11.

7 2 0
                                    

Bunu dedikten sonra kendini işaret edip gülümsedi. Kitaplarımı açtım ve Harry’yi dinlemeye başladım.

(19:45)

Harry hala anlatıyordu. Arada bir bana bakıyordu. Neden okuldaki öğretmenler böyle olmuyordu ki? Yanaklarımı şişirip arkama yaslandım. Birkaç saniye sonra o da kalemi kitabın üstüne bıraktı ve arkasına yaslandı.

“Anladın mı?”

Başımı salladım. Anlamıştım ama yine de çözemeyecektim.

“Şimdi yemeğe inelim. Gelince devam ederiz,” dedi gülümseyerek. Başımla onayladım ve arkasından paytak adımlarla aşağıya indim. Bize bakan 5 çift göz kavga etmememize şaşırmış görünüyordu. Yemekler hazırlanmıştı. Neyse ki yardımcı kadın hazırlayıp gidiyordu. Yemeğe geçtiğimizde aklımda bir soru vardı. Harry nasıl bu kadar zeki olabiliyordu? Ben mi gerizekalıydım yoksa o mu çok zekiydi? Aklımda deli sorular… Tamam kesmeliyim sesimi değil mi? İç sesim dış sesimden daha çok konuşuyor! Bak yine susmadı! Sussana!

“Ha efendim baba?”

Bak senin yüzünden dalmışım. Peki ben iyiyim. Yani umarım.

“Diyorum ki, anlayabiliyor musun dersi?”

Başımı salladım.

“Harry çok iyi anlatıyor.”

Babam Harry’ye gülümseyerek baktı ve yemeğine geri döndü.
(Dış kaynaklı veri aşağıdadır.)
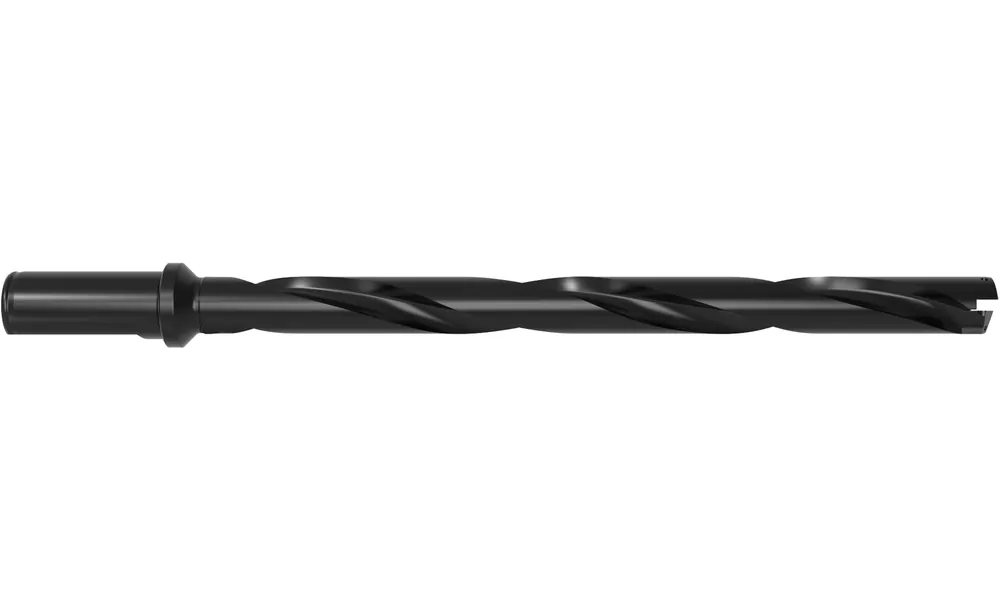 Allied 25015H-100F #1.5 H/F XL Flanged Holder DOC=10.5/8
Yemekler bitmişti. Harry’yle birlikte odama çıktık ve bu sefer tek tek soru çözmeye başladık. Daha doğrusu Harry soru çözüyor ben kalemle Harry’nin resmini çiziyordum. Harry bir soru çözdükten sonra gözlerini kısarak kitabıma baktı. Çizdiğim resmi elimle kapatmıştım.

“Sen soru çözmüyor musun?” diye sordu.

“Çözüyorum,” dedim kekeleyerek. Biraz bana baktıktan sonra kitabı ani bir hareketle elimden çekti ve içine bakmaya çalıştı. Kitabı elinden çekmeye çalışmıştım ama başaramamıştım. Gözlerimi kapattım ve diyeceklerini bekledim. Umarım görmez. Umarım umarım umarım…

“Kristen bu soruları ne zaman çözdün sen? Çok hızlısın,” dedi gülerek.

Gözlerimi açıp gösterdiği sayfaya bakıp yutkundum. Vay canına, canım sıkıldığı zaman çözdüğüm test işe yaramıştı.

“Ah o mu? Şimdi,” dedim hızlıca.

Gülümsedi ve kitabı önüme bıraktı.

“Şimdi sana takıldığın soruları anlatacağım. Göster bakalım hangi sorular?”

Ona bir kaç soru gösterdim ve tekrar anlatmaya başladı. Hiç mi bıkmamıştı? Elimi çeneme koyup kolumu masaya yasladım ve esnedim. Yavaş yavaş gözlerimin kapandığını hissediyordum.